(Dicasi piuttosto che fedele alle nevi, significa fedele ossia sicuro, difeso ec. per le nevi, nel senso anche di Plinio. V. Forcellini. N. del Trad.)

[161.] La testimonianza di Guglielmo di Tiro (Hist. in gestis Dei per Francos, l. XXII, c. 8, p. 1022), è copiata, o confermata, da Giacomo di Vitry (Hist. Hierosolym., l. II, c. 77, p. 1093, 1094); ma col potere dei Franchi mancò questa lega poco naturale, e Abulfaragio morto nel 1286, considera i Maroniti come una Setta di Monoteliti (Bibl. orient. t. II, p. 292).

[162.] Trovo una descrizione e una storia de' Maroniti nel Viaggio in Siria e nel monte Libano, del La Roque, due volumi in 12 Amsterd., 1723; particolarmente nel t. I, p. 42-47, 174-84, t. II, p. 10-120; in ciò che si riferisce ai tempi antichi aderisce alle opinioni pregiudicate di Nairon e d'altri Maroniti di Roma, alle quali non sa rinunziare Assemani, ed ha poi vergogna di sostenerle. Si consulti Jablonski (Instit. Hist. Christ. t. III, p. 186), Niebur (Voyage de l'Arabie, etc. t. II, p. 346, 370-381), e soprattutto il giudizioso Volney (Voyage en Egypte et en Syrie, t. II, p. 8-31, Paris, 1787).

[163.] La Croze (Hist. du Christianisme de l'Ethiopie et de l'Arménie, p. 269-402), descrive in pochi tratti la religion degli Armeni. Ci rimanda alla grand'istoria d'Armenia pubblicata da Galano, (tre volumi in foglio, Roma 1650-1661), e raccomanda l'esposizione che dello stato dell'Armenia si fa nel terzo volume delle Nouveaux Mémoires des Missions du Levant. Convien dire, che sia assai pregevole l'opera d'un Gesuita, quando è lodata da La Croze.

[164.] Si pone l'epoca dello scisma degli Armeni ottantaquattr'anni dopo il Concilio di Calcedonia (Pagi, Critica, A. D. 535); terminò in uno spazio di anni diciassette; e coll'anno 552 si fissa la data dell'Era degli Armeni (l'Art de vérifier les dates, p.

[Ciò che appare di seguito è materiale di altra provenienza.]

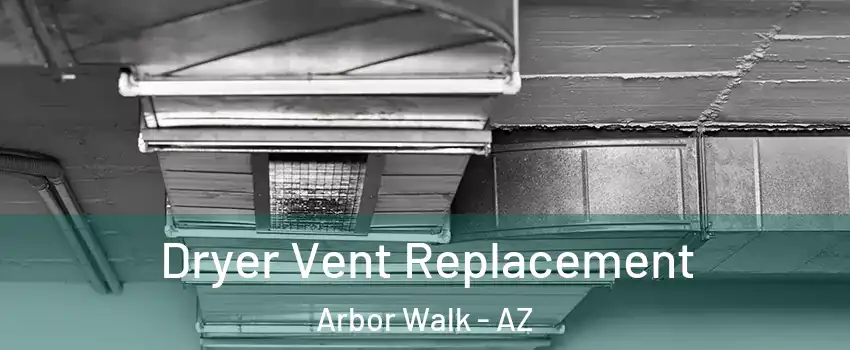 Dryer Vent Replacement Arbor Walk - AZ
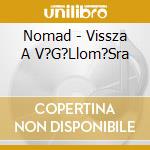 Nomad - Vissza A V?G?Llom?Sra cd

XXXV).

[165.] Si ponno vedere i sentimenti e le azioni di Giuliano di Alicarnasso in Liberato (Brev. c. 19), in Renaudot, (Hist. patriarch. Alex. p. 132-303), e in Assemani (Bibl. orien. t. II, Dissert. de monophysitis, P. VIII, p. 286).

[166.] Vedi un fatto notabile del dodicesimo secolo nell'istoria di Niceta Coniate (p. 258). Nonostante, tre secoli prima Fozio (epist. II, p. 49 edit. Montacul) s'era fatto una gloria della conversion degli Armeni λατρυει σημερον αρθοδοξως, oggi il culto è ortodosso.

[167.] Tutti i viaggiatori s'incontrano in Armeni, che han la metropoli sulla strada maestra fra Costantinopoli ed Ispahan; Vedi sul loro stato odierno il Fabricio (Lux Evangelii, etc. c. XXXVIII, p. 40-51), l'Oleario (l. IV, c. 40), il Chardin (vol. II, p. 232), Tournefort, (Letter. XX), e principalmente Tavernier (t. I, p. 28-37, 510-518), quel gioielliere vagabondo, che non avea letto alcun libro, ma che avea veduto tante cose, e bene.

[168.] L'istoria dei Patriarchi d'Alessandria da Dioscoro fino a Beniamino è tratta da Renaudot (p. 114-164), e dal secondo volume degli Annali di Eutichio.

[169.] Liberato (Brev. c. 20, 23, Victor, Chron. p. 329, 330). Procopio (Anecd. c. 26, 27).